Per ciò che concerne me, nel mio approcciarmi alla traduzione provo sempre a stirare fino al limite e oltre i concetti di rigore, umiltà, e precisione. Mi sforzo a che precisione e imprecisione, regola e sregolatezza insistano e coabitino sulla stessa linea, sulla stessa frase, sulla stessa parola.
Cosa significa per te aver vinto questo premio?

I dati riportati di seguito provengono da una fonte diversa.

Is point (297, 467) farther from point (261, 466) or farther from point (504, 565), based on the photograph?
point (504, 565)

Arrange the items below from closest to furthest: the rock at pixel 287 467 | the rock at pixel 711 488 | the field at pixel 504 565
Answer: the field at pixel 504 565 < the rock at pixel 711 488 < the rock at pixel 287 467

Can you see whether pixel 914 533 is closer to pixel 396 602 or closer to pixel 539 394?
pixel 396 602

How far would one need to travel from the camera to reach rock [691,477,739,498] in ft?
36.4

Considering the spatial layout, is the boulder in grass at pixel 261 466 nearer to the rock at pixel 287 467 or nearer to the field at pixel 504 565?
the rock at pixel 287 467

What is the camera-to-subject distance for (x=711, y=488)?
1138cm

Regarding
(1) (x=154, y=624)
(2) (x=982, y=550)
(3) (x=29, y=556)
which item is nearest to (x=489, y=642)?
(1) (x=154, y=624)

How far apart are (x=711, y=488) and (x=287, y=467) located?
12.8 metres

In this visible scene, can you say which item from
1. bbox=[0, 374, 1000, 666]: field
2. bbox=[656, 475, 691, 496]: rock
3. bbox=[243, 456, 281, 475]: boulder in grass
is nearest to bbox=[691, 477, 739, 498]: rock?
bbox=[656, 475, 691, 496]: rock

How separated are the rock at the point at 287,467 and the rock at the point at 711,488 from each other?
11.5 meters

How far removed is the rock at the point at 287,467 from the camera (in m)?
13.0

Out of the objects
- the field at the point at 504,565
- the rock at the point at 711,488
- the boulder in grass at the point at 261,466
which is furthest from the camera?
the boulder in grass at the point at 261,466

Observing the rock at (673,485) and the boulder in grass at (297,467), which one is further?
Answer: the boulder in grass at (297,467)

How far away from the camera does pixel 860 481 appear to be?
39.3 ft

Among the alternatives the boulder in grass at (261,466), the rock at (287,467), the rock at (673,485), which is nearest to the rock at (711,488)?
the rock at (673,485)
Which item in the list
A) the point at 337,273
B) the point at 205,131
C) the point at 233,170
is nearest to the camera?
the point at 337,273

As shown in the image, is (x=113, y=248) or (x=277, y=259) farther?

Nini Castellani Agosti non è stata solo una grande traduttrice, ma è stata l’antesignana di chi si batte e crede in questa professione. Sebbene alcune sue traduzioni siano datate dal tempo storico, non lo sono per il tempo della letteratura. La modernità delle sue traduzioni rimane, ancora oggi, impareggiabile. Vincere un premio intitolato a lei è per me motivo di grande orgoglio. La cosa, più di tutte, che mi rende estremamente contento è che solitamente i premi coronano una carriera di lungo corso, di traduttori già affermati e che – forse – non ne avrebbero bisogno. Nel mio caso, vincere un premio così importante a soli 30 anni e con una quindicina di traduzioni alle spalle, oltre che far ben sperare per il futuro, apre uno spaccato su tutti gli altri giovani traduttori che come me si impegnano al pari dei colleghi più navigati.